An exact copy of every entry is required, without the pictures.

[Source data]

============

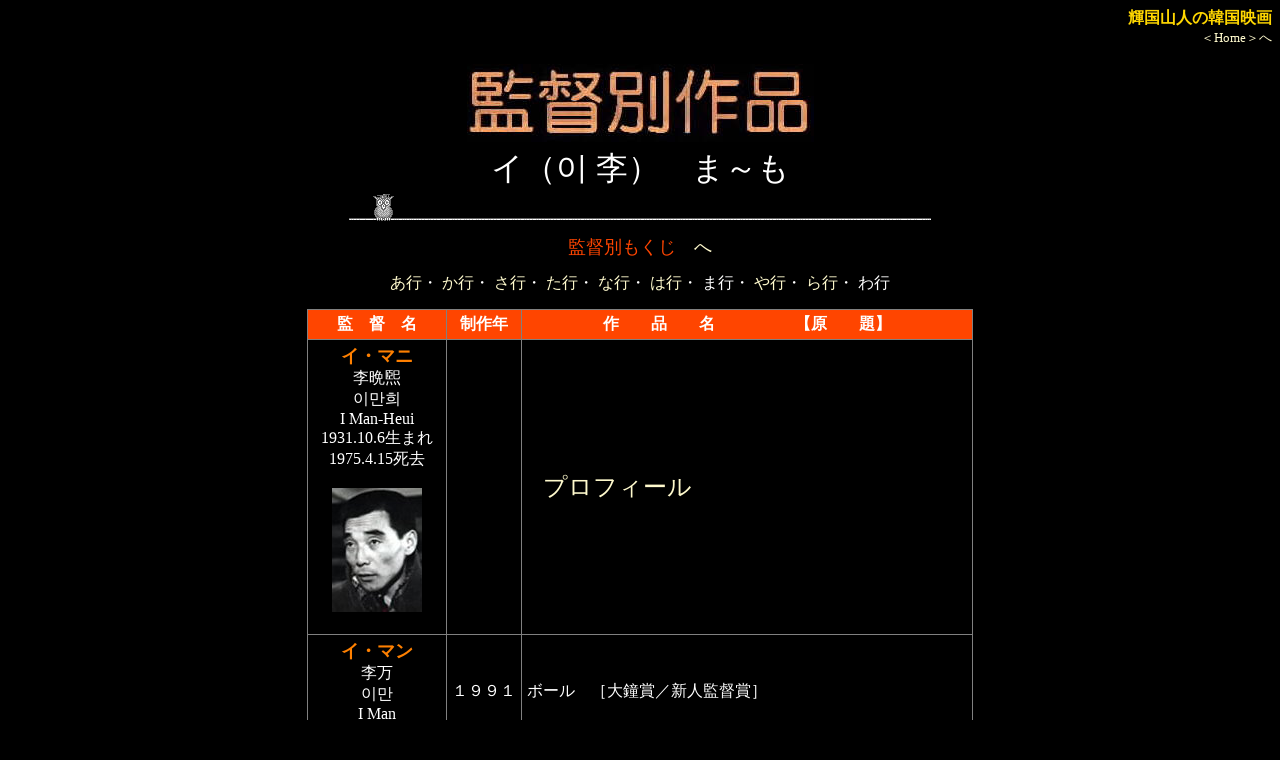

--- FILE ---
content_type: text/html
request_url: http://www.hf.rim.or.jp/~t-sanjin/dir_i_m.html
body_size: 6682
content:
<HTML>
<HEAD>
<TITLE>�؍��f��E�ēʏo����i�i���j</TITLE>

<link
 rel="stylesheet"
 type="text/css"
 href="mystyle_director.css">

<!-- Google tag (gtag.js) -->
<script async src="https://www.googletagmanager.com/gtag/js?id=G-LDR7MDRS4B"></script>
<script>
  window.dataLayer = window.dataLayer || [];
  function gtag(){dataLayer.push(arguments);}
  gtag('js', new Date());

  gtag('config', 'G-LDR7MDRS4B');
</script>

</HEAD>

<BODY>
<p align=right>
<font size=3 COLOR=gold><B>�P���R�l�̊؍��f��</B></font><BR>
<font size=2><A HREF="korea.html" TARGET="_blank">��Home����</A></font>
</p>

<CENTER>
<A NAME="top"></A>
<IMG SRC="image/kantoku2.jpg">

<P>
<FONT SIZE=6>�C�i&#51060; ���j�@�܁`��</FONT>

<P>
<IMG SRC="image/owl_bar.gif">

<P>
<A HREF="dir.html"><FONT SIZE=4><FONT COLOR="orangered">�ēʂ�����</FONT>�@��</FONT></A>

<P>
<FONT SIZE=3>
<A HREF="dir_ia.html">���s</A>�E
<A HREF="dir_ik.html">���s</A>�E
<A HREF="dir_is.html">���s</A>�E
<A HREF="dir_it.html">���s</A>�E
<A HREF="dir_in.html">�ȍs</A>�E
<A HREF="dir_ih.html">�͍s</A>�E
�܍s�E
<A HREF="dir_iy.html">��s</A>�E
<A HREF="dir_ir.html">��s</A>�E
��s
</FONT>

============

**Exercise response**
--- FILE ---
content_type: text/html
request_url: http://www.hf.rim.or.jp/~t-sanjin/dir_i_m.html
body_size: 6682
content:
<HTML>
<HEAD>
<TITLE>�؍��f��E�ēʏo����i�i���j</TITLE>

<link
 rel="stylesheet"
 type="text/css"
 href="mystyle_director.css">

<!-- Google tag (gtag.js) -->
<script async src="https://www.googletagmanager.com/gtag/js?id=G-LDR7MDRS4B"></script>
<script>
  window.dataLayer = window.dataLayer || [];
  function gtag(){dataLayer.push(arguments);}
  gtag('js', new Date());

  gtag('config', 'G-LDR7MDRS4B');
</script>

</HEAD>

<BODY>
<p align=right>
<font size=3 COLOR=gold><B>�P���R�l�̊؍��f��</B></font><BR>
<font size=2><A HREF="korea.html" TARGET="_blank">��Home����</A></font>
</p>

<CENTER>
<A NAME="top"></A>
<IMG SRC="image/kantoku2.jpg">

<P>
<FONT SIZE=6>�C�i&#51060; ���j�@�܁`��</FONT>

<P>
<IMG SRC="image/owl_bar.gif">

<P>
<A HREF="dir.html"><FONT SIZE=4><FONT COLOR="orangered">�ēʂ�����</FONT>�@��</FONT></A>

<P>
<FONT SIZE=3>
<A HREF="dir_ia.html">���s</A>�E
<A HREF="dir_ik.html">���s</A>�E
<A HREF="dir_is.html">���s</A>�E
<A HREF="dir_it.html">���s</A>�E
<A HREF="dir_in.html">�ȍs</A>�E
<A HREF="dir_ih.html">�͍s</A>�E
�܍s�E
<A HREF="dir_iy.html">��s</A>�E
<A HREF="dir_ir.html">��s</A>�E
��s
</FONT>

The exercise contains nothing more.